Location
- Cotabato City, Bangsamoro Philippines
- 6°58′51″N 118°30′08″E﻿ / ﻿6.9807°N 118.5022°E

Information
- Other name: Bangsamoro Public Madrasah
- School type: Public, Basic
- Religious affiliation: Nonsectarian / with Madrasa (Islam)
- Established: July 26, 2024
- Local authority: Ministry of Basic, Higher and Technical Education of Bangsamoro
- Staff: Monawara Salik (Madrasa head)
- Capacity: 5,000 (total) 2,000 (madrasa)

= Bangsamoro Stand Alone Senior High School =

Bangsamoro Stand Alone Senior High School is a publicly funded school in Cotabato City, Bangsamoro, Philippines. It also host the country's first public madrasa.

==History==
The Bangsamoro Stand Alone Senior High School on August 18 would be completed on August 18, 2023, in Barangay Datu Balabaran of Cotabato City. The school would have a six four-storey buildings with 5,000 student capacity.

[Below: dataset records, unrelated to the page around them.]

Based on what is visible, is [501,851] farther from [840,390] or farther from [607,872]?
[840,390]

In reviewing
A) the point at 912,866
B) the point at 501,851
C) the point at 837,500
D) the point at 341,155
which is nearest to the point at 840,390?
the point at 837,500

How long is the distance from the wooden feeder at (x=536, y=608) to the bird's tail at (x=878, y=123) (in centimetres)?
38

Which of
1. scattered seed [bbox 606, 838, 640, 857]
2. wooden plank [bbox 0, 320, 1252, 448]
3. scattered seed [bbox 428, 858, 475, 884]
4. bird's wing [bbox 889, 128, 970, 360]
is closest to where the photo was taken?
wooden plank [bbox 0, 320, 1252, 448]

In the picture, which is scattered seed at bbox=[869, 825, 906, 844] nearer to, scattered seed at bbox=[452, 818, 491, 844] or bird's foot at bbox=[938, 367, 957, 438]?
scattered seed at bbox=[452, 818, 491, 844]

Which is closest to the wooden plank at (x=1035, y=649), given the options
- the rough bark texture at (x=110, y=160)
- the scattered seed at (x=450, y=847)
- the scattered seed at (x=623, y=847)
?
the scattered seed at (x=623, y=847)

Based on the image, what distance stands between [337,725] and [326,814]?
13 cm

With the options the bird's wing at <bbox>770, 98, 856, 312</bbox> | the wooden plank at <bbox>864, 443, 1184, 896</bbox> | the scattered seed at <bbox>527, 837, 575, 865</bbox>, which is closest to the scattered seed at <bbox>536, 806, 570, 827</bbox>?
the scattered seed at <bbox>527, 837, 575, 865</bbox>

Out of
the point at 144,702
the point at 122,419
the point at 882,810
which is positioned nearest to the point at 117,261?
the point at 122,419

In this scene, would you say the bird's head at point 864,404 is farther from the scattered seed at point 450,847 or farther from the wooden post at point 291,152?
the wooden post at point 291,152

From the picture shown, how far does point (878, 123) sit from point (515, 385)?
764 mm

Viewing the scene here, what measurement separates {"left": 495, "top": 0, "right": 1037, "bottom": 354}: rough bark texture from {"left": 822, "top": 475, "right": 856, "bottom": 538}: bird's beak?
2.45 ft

The Bangsamoro Election Code passed in 2021 would allow the Bangsamoro autonomous regional government to maintain a public madrasa. Traditionally Islamic education in the region is limited to the house of a teacher or in the mosque.

The Bangsamoro Public Madrasah was formally launched on July 26, 2024. The first day of classes would open on July 29, 2024, making the institution the first state-funded madrasa in the Philippines. It has an initial capacity to accommodate 2,000 students and offers programs from the kindergarten to senior high school level.